- Stated task:
Locate every line in the records below that contains the word "viewpoint", and copy each of those lines in full.
-- begin Record list --
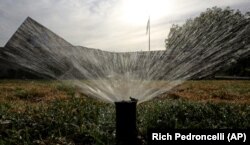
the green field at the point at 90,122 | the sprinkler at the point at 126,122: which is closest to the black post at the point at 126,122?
the sprinkler at the point at 126,122

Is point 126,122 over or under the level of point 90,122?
over

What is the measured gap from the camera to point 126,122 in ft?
17.5

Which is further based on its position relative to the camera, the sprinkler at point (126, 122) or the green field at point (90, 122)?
the green field at point (90, 122)

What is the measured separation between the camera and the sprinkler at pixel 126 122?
17.1ft

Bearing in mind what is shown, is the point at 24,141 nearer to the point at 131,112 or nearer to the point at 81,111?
the point at 131,112

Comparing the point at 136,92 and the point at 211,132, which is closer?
the point at 211,132

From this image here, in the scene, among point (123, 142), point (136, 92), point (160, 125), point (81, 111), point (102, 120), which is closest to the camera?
point (123, 142)

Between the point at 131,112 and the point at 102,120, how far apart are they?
281 cm

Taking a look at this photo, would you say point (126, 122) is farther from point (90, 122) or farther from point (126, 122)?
point (90, 122)

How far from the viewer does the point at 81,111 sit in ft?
30.6

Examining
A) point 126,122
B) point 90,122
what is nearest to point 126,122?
point 126,122

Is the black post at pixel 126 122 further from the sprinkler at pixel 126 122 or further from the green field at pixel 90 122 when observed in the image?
the green field at pixel 90 122

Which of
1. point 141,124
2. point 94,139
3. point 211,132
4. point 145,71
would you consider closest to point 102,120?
point 141,124

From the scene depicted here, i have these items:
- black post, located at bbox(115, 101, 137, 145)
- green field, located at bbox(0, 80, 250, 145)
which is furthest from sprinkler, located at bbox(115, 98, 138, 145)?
green field, located at bbox(0, 80, 250, 145)
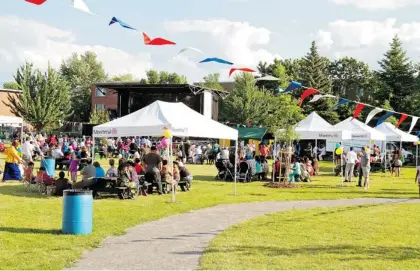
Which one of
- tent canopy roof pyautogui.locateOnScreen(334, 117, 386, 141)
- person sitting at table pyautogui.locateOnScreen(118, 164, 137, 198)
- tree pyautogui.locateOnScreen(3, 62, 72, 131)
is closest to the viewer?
person sitting at table pyautogui.locateOnScreen(118, 164, 137, 198)

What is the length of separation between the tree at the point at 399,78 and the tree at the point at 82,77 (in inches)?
1653

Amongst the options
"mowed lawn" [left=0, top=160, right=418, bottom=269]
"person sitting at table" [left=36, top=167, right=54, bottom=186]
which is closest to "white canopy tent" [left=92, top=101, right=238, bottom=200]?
"mowed lawn" [left=0, top=160, right=418, bottom=269]

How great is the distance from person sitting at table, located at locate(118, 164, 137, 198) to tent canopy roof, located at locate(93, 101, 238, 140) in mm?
1446

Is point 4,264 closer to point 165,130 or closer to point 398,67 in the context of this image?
point 165,130

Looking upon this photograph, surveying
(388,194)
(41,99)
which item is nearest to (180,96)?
(41,99)

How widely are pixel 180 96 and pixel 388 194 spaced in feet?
104

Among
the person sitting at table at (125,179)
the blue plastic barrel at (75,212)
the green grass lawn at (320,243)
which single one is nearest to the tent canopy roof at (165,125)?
the person sitting at table at (125,179)

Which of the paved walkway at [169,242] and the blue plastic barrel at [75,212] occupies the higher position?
the blue plastic barrel at [75,212]

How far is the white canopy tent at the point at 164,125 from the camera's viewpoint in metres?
15.5

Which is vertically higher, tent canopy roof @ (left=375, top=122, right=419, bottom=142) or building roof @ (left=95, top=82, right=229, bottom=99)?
building roof @ (left=95, top=82, right=229, bottom=99)

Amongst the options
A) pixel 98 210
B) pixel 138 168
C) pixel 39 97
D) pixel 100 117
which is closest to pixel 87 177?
pixel 138 168

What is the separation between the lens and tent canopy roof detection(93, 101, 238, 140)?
1550cm

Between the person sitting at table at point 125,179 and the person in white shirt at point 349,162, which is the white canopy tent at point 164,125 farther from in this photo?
the person in white shirt at point 349,162

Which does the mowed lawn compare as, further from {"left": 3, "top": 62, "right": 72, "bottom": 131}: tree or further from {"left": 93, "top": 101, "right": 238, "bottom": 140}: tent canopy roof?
{"left": 3, "top": 62, "right": 72, "bottom": 131}: tree
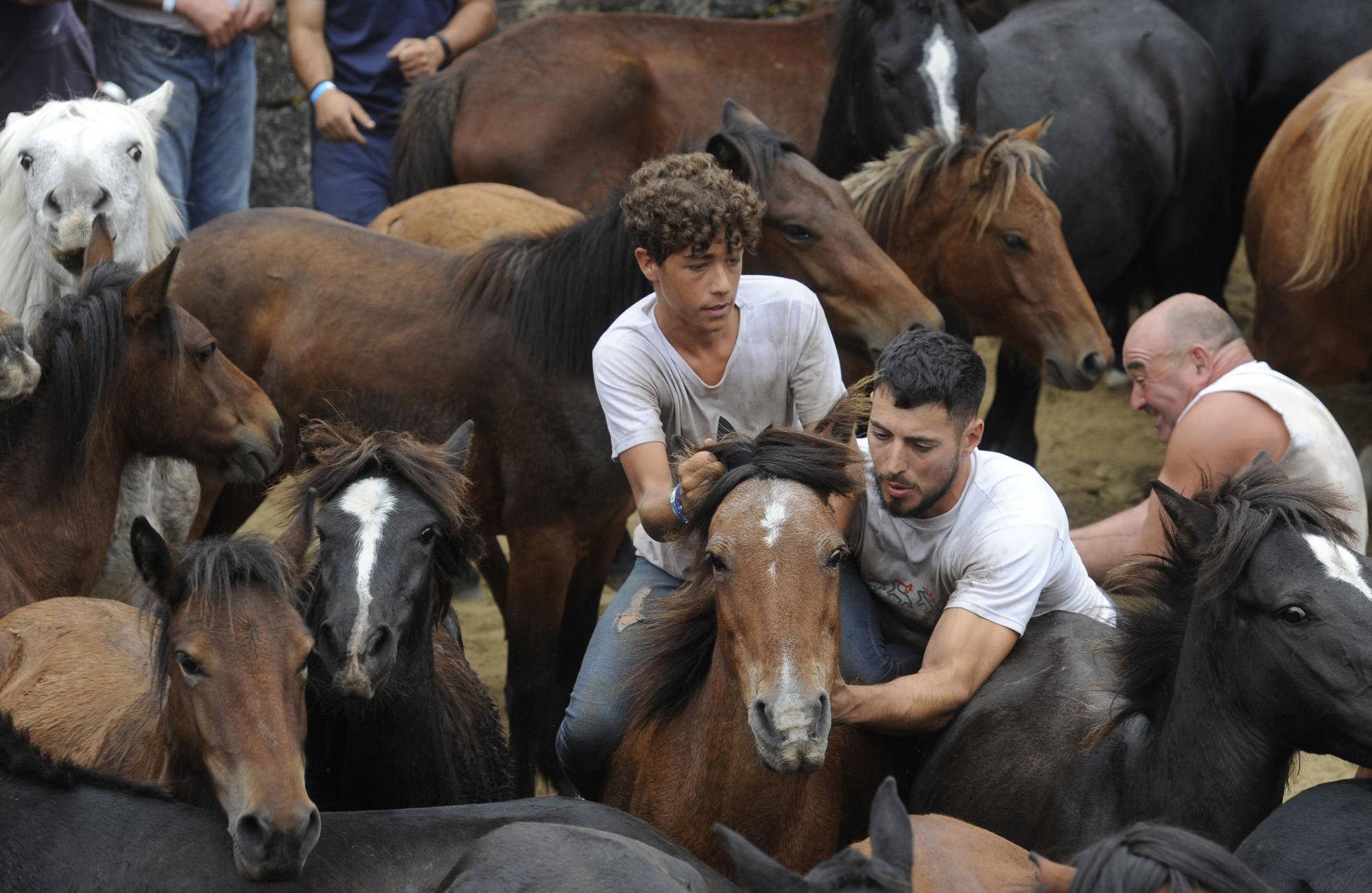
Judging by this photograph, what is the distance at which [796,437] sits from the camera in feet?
10.8

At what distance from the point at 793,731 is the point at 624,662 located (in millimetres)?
1123

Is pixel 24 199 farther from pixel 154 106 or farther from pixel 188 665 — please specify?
pixel 188 665

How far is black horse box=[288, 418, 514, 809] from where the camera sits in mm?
3244

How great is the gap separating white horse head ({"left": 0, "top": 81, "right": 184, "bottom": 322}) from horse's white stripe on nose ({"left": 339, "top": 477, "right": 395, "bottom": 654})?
174 centimetres

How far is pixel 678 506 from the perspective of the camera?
338 cm

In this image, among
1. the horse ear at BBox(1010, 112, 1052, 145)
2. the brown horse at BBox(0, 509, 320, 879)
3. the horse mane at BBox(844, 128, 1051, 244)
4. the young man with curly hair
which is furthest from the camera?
the horse ear at BBox(1010, 112, 1052, 145)

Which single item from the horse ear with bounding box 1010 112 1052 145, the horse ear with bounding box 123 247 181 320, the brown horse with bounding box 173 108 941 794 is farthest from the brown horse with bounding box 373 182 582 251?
the horse ear with bounding box 123 247 181 320

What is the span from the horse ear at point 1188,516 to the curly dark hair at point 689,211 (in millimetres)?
1239

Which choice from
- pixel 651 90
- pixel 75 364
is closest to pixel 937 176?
pixel 651 90

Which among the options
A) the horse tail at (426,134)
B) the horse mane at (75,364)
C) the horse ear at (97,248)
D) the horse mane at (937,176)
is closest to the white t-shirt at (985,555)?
the horse mane at (937,176)

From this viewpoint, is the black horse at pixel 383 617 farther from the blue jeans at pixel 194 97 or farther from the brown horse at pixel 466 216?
the blue jeans at pixel 194 97

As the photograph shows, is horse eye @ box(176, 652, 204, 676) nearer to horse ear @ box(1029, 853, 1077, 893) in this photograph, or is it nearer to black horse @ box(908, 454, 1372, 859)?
horse ear @ box(1029, 853, 1077, 893)

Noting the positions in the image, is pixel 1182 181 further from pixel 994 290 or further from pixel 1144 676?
pixel 1144 676

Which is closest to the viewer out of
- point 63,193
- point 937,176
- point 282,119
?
point 63,193
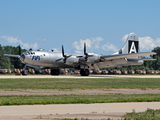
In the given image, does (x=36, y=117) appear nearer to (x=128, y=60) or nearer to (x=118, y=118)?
(x=118, y=118)

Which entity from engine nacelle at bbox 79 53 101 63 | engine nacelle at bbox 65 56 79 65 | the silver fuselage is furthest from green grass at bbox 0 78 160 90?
engine nacelle at bbox 65 56 79 65

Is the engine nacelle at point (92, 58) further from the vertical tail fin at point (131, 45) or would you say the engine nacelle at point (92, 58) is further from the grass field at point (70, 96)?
the grass field at point (70, 96)

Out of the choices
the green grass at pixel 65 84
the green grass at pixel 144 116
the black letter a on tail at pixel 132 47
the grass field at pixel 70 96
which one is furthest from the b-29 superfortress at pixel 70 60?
the green grass at pixel 144 116

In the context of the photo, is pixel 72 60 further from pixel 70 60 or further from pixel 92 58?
pixel 92 58

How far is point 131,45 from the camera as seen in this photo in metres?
66.3

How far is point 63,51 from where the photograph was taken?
56.5m

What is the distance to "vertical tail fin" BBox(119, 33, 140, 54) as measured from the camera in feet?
216

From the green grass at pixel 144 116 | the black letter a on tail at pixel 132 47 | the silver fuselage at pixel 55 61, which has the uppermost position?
the black letter a on tail at pixel 132 47

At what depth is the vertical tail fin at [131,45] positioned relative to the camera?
216ft

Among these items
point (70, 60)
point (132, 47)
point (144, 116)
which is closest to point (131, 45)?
point (132, 47)

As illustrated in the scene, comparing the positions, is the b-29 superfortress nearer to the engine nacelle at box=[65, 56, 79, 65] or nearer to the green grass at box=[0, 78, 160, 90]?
the engine nacelle at box=[65, 56, 79, 65]

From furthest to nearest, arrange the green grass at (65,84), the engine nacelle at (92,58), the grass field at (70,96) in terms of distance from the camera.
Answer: the engine nacelle at (92,58) → the green grass at (65,84) → the grass field at (70,96)

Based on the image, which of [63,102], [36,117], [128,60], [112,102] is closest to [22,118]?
[36,117]

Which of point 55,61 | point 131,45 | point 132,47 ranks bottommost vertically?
point 55,61
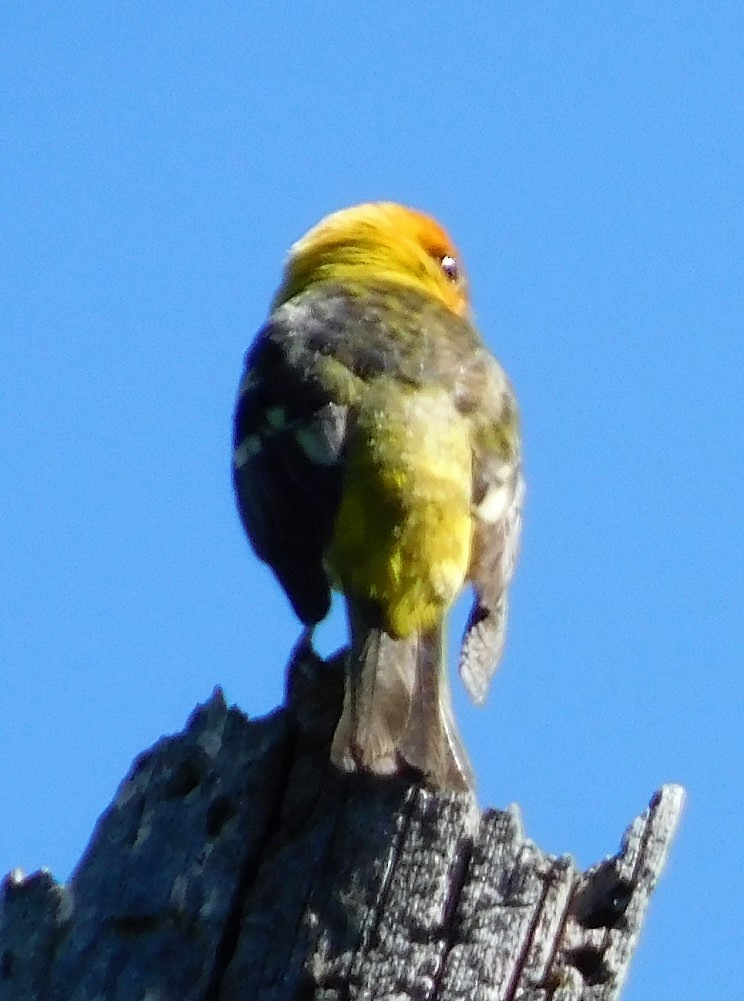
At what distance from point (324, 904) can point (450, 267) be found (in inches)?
191

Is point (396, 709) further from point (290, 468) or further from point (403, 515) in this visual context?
point (290, 468)

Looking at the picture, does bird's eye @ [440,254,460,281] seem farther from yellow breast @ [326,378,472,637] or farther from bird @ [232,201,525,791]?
yellow breast @ [326,378,472,637]

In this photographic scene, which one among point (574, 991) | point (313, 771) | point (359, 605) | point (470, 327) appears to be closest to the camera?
point (574, 991)

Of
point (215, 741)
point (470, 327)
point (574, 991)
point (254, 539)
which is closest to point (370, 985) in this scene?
point (574, 991)

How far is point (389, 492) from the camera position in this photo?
4.48 metres

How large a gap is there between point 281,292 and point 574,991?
451 cm

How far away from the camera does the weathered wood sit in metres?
2.70

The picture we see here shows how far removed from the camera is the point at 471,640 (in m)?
4.54

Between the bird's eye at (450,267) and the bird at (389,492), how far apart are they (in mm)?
1520

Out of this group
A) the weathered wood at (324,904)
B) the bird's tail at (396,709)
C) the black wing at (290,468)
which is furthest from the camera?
the black wing at (290,468)

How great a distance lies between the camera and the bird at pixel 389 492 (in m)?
3.98

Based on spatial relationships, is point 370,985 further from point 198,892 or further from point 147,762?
point 147,762

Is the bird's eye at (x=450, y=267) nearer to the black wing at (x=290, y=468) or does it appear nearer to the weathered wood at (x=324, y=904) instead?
the black wing at (x=290, y=468)

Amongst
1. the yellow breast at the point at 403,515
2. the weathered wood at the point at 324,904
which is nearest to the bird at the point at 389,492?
the yellow breast at the point at 403,515
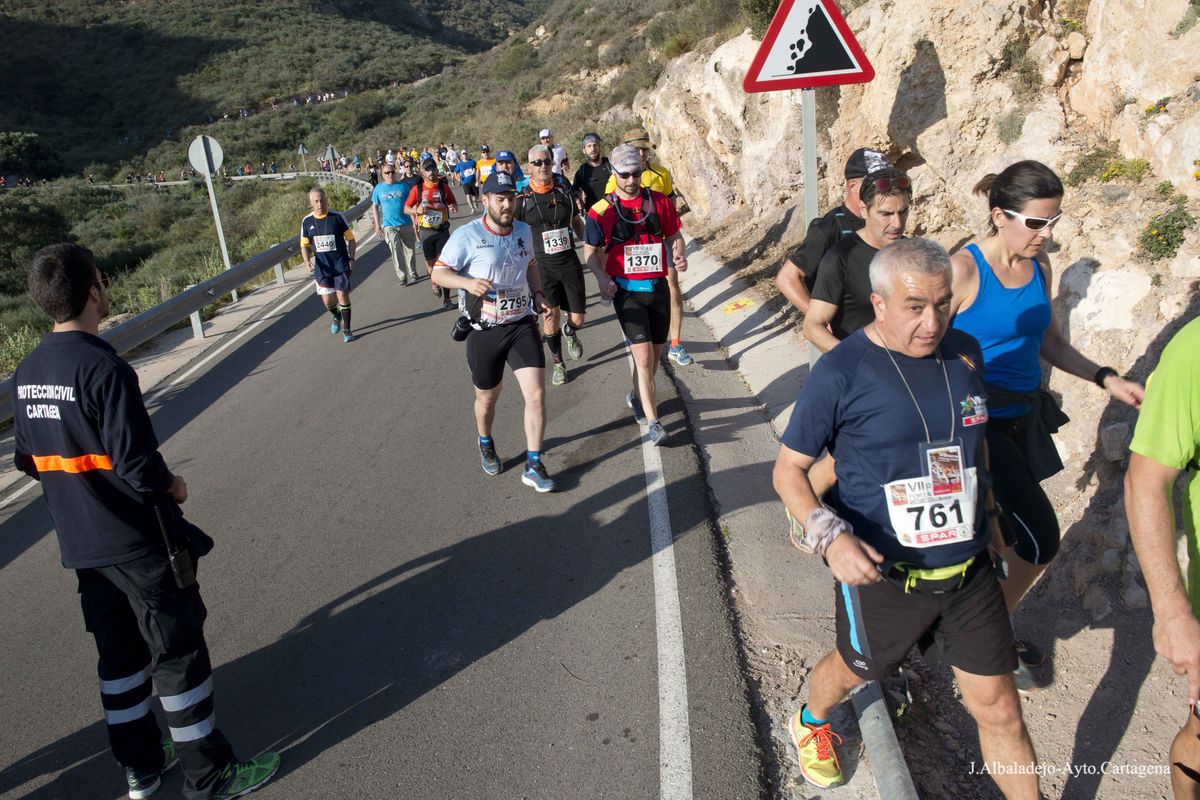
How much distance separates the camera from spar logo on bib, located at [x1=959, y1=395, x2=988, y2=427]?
8.88 feet

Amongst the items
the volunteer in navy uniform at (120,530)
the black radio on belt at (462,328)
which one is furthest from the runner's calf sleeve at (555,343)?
the volunteer in navy uniform at (120,530)

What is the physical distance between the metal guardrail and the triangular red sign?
620 centimetres

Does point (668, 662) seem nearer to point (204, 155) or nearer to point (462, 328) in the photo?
point (462, 328)

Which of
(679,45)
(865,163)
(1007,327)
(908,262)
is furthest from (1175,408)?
(679,45)

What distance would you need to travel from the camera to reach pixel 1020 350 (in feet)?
11.4

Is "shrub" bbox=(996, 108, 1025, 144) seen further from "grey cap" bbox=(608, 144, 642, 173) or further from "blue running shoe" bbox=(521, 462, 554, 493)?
"blue running shoe" bbox=(521, 462, 554, 493)

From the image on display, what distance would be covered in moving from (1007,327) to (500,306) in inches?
131

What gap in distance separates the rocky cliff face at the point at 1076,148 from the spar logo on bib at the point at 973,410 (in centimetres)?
157

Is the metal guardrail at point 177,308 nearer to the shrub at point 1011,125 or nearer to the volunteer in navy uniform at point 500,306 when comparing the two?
the volunteer in navy uniform at point 500,306

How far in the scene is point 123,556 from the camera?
3.18 m

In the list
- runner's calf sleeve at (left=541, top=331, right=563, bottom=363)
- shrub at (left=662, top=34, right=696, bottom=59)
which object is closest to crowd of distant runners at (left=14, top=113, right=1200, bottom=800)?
runner's calf sleeve at (left=541, top=331, right=563, bottom=363)

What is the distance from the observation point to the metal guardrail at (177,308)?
30.8ft

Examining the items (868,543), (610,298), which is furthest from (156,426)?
(868,543)

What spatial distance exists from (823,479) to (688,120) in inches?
547
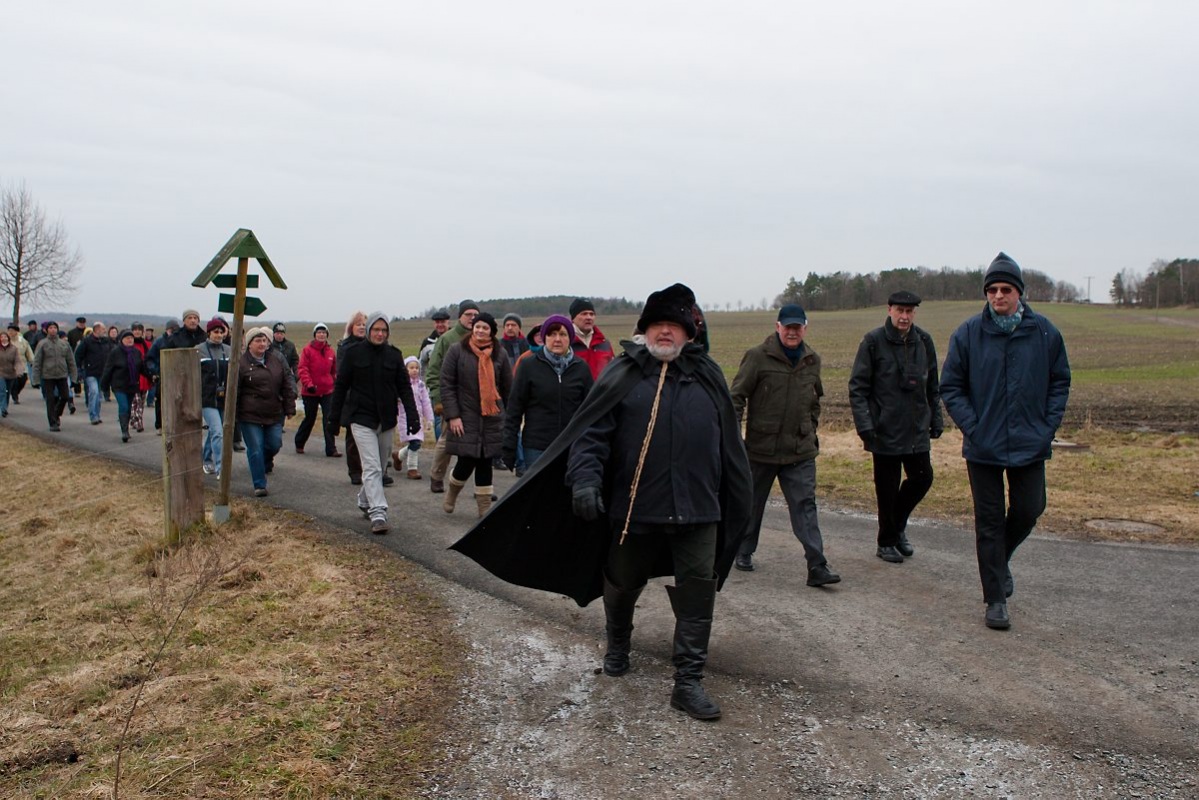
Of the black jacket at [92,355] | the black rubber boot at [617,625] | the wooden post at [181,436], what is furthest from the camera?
the black jacket at [92,355]

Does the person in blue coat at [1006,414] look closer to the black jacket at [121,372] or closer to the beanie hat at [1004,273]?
the beanie hat at [1004,273]

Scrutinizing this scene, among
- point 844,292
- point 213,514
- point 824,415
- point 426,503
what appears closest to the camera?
point 213,514

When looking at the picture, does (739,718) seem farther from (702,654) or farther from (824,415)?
(824,415)

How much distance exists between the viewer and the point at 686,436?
4777mm

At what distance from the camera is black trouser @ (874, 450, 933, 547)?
7617 millimetres

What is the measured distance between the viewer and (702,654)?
4754mm

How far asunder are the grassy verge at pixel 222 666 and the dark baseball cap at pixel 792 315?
323 cm

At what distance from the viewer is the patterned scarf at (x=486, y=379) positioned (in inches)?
356

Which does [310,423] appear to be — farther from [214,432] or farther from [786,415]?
[786,415]

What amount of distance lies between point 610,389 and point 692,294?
0.64 m

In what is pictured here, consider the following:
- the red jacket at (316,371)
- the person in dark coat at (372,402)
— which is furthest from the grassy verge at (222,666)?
the red jacket at (316,371)

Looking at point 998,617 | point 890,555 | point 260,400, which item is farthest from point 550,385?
point 260,400

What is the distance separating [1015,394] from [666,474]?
2.56 m

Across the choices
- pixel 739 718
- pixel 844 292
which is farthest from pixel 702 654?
pixel 844 292
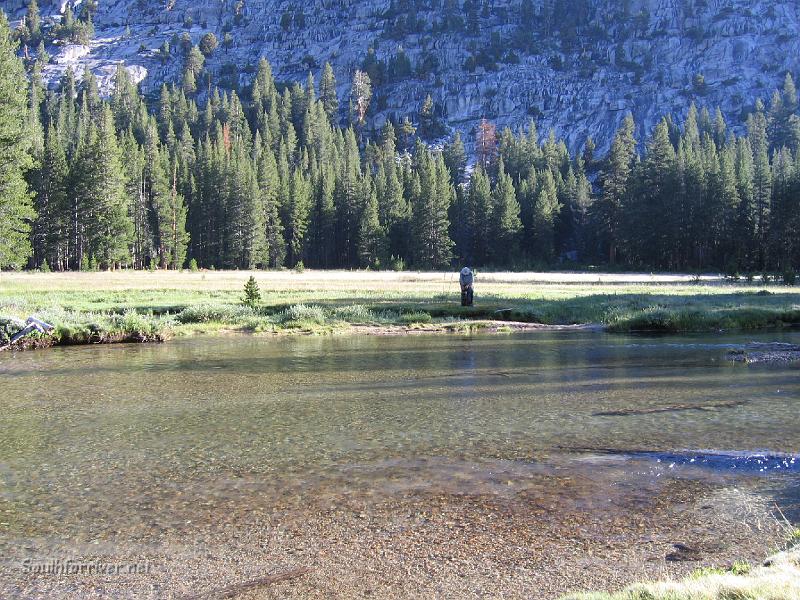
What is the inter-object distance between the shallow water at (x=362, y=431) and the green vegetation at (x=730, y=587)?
112 inches

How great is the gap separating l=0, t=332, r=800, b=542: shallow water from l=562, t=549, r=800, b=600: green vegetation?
9.31 ft

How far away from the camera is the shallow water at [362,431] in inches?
372

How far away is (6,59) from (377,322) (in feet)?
86.7

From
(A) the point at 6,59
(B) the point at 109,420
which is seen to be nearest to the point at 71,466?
(B) the point at 109,420

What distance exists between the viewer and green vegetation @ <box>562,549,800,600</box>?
5.20 metres

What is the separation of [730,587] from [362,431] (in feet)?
27.1

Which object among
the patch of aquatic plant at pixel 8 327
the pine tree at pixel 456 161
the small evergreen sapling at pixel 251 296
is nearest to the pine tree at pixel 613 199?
the pine tree at pixel 456 161

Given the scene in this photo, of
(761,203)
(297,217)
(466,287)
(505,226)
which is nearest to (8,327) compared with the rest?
(466,287)

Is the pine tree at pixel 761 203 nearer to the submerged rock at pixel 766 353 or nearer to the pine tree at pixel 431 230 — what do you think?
the pine tree at pixel 431 230

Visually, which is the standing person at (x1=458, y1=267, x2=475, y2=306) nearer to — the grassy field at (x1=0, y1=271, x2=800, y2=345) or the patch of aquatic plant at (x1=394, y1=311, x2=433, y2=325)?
the grassy field at (x1=0, y1=271, x2=800, y2=345)

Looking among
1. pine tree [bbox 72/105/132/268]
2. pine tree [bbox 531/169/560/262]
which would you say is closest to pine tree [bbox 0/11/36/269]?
pine tree [bbox 72/105/132/268]

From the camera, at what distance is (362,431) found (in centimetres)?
1299

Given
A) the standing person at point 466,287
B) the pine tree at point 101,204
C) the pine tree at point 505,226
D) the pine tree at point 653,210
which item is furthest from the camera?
the pine tree at point 505,226

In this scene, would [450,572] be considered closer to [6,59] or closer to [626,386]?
-- end Record list --
- Finished answer:
How far is the white canopy tent at the point at 164,125 from the camera's viewpoint in metres?
From this viewpoint, is the black horse at pixel 383 617 farther from the blue jeans at pixel 194 97 or farther from the brown horse at pixel 466 216?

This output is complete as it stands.